In a world exhausted of fossil fuels, solar panels can provide a sustainable solution to our energy problems.

But they also come with a couple of issues: for one, solar farms are massive, and they have to be set up somewhere that gets a lot of sunlight.

Now, if only we had a large mass of unused land that gets guaranteed sunlight everyday… Could we cover an entire desert in solar panels? Would that be enough to power the entire world? What kind of problems could we run into?

In just six hours, the world’s deserts receive more solar energy than the entire human race consumes in a year. If we covered just 1.2 percent of the Sahara desert in solar panels, we could harness enough of this power to meet the energy needs of the entire world.

It wouldn’t be easy, though. How would we overcome the geopolitical and financial obstacles involved? And how could this project thoroughly change the desert’s climate?

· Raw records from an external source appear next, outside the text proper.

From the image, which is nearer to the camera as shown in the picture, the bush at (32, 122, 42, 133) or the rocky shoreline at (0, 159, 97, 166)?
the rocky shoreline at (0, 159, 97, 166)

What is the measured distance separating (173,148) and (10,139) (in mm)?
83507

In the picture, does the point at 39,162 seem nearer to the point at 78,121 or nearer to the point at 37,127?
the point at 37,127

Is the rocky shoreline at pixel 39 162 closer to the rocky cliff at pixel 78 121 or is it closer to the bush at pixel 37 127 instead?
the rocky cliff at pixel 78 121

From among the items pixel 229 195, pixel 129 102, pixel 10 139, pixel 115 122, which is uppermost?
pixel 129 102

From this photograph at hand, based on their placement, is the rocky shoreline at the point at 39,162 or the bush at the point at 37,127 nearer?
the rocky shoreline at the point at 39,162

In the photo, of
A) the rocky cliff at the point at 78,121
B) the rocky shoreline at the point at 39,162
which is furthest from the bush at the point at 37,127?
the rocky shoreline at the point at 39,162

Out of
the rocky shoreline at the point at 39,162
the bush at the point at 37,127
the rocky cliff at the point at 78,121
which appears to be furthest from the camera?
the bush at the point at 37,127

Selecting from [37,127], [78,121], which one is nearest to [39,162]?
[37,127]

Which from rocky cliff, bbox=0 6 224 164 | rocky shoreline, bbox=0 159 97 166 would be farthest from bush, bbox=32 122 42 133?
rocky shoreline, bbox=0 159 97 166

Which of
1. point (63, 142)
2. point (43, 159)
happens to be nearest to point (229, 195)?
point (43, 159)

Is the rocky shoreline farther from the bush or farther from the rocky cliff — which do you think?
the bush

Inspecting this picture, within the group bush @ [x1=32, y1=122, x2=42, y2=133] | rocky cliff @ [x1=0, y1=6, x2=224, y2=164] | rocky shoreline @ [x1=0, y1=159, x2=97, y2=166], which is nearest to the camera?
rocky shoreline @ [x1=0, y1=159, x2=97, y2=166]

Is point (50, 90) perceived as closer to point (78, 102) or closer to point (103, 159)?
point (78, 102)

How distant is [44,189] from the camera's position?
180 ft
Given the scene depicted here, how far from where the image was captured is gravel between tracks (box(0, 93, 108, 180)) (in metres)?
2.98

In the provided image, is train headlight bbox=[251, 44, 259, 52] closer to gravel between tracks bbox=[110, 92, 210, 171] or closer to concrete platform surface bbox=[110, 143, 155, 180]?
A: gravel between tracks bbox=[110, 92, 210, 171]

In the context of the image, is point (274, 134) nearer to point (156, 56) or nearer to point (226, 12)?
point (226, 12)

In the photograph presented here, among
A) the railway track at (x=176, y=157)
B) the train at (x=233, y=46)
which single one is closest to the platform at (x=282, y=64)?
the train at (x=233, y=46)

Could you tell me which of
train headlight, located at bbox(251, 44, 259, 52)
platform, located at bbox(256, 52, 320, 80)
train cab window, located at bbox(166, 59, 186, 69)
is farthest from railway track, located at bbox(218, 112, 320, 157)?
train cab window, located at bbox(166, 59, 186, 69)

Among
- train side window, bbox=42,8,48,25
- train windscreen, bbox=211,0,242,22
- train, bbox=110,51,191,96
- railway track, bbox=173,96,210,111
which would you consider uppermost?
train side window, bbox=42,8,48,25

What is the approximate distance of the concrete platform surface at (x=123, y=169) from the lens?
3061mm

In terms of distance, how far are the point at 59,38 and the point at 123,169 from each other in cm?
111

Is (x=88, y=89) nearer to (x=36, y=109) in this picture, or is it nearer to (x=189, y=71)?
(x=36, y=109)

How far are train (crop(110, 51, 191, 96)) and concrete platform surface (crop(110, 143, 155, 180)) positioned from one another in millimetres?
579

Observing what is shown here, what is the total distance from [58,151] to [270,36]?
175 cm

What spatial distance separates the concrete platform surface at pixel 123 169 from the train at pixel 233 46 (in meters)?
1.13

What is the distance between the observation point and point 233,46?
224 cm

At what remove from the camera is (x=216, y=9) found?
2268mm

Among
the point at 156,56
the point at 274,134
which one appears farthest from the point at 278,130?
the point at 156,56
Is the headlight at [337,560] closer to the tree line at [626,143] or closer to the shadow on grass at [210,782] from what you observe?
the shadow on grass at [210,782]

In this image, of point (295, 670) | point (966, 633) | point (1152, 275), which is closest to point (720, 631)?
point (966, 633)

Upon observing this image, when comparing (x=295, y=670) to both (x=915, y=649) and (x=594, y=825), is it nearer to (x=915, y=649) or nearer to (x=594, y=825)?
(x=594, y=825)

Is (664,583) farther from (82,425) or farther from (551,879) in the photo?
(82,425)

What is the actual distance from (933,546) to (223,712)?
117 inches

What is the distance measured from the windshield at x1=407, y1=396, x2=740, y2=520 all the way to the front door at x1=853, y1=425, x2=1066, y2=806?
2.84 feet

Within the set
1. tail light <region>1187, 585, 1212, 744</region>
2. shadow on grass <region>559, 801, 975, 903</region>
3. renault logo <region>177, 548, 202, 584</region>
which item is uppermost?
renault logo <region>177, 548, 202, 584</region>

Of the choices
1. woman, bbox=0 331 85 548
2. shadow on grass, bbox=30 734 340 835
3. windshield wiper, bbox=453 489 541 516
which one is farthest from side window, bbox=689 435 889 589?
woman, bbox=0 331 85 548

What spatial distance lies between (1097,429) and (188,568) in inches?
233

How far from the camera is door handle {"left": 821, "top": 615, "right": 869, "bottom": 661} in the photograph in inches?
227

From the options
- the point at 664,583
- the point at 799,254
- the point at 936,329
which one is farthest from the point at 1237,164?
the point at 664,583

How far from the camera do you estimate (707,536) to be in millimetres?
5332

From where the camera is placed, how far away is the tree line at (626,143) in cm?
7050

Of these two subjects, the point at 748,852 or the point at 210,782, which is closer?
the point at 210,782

Usually, a solar farm is built to prevent changes to the environment, but if we built one in the Sahara, it might cause some changes of its own.

If we lined the desert floor with giant solar panels, it would double the rainfall in the region and increase vegetation cover by about 20 percent. Sound a little unbelievable?

Saharan sand is unusually light in color, which means that it tends to reflect a lot of light and heat back up into the air. If we covered the sand in dark solar panels, it would mean that more sun would be absorbed, and the ground temperature would increase.

Warmer air rises to areas in the atmosphere where it’s cooler, and moisture there condenses and falls as rain. Before you knew it, one of the most extreme climates on Earth would undergo a significant makeover.

So if these solar panels would not only provide sustainable energy solutions, but also add much-needed greenery to our largest desert, then what are we waiting for? Shouldn’t we be out there building these things already?

Well, it’s a little more complicated than that. For one thing, it’s great to produce enough energy to power the world, but then you have to worry about how you’re going to get it to everyone.

The most likely place this energy would travel to first is to Europe. Exporting sustainable energy would do great things for a lot of African economies, but would they have the means to do it?

Currently, electrical grids in Africa aren’t very reliable, and they’d need power lines of around 800 – 3,000 km (500 to 2,000 miles) to get where they needed to go. Transporting power over long distances leads to power loss of up to 10%, which means that an already expensive project would get even more pricey.

And where would all the money come from? Africa is home to quite a few unstable governments, the kind that raise some pretty big red flags with investors of multi-billion dollar projects like this one.

On top of that, this would be a long-term project, so there’d be a lot of moving parts. Several countries would have to be involved, and any one of them might see a changing political landscape over the years that could disrupt, or put an end to the whole thing.

As great as this project could be, it would probably be better to attempt it on a small scale first. Maybe solar panels could be used to power some small African villages, and help to spread access to electricity, but that’s a topic for another What-If.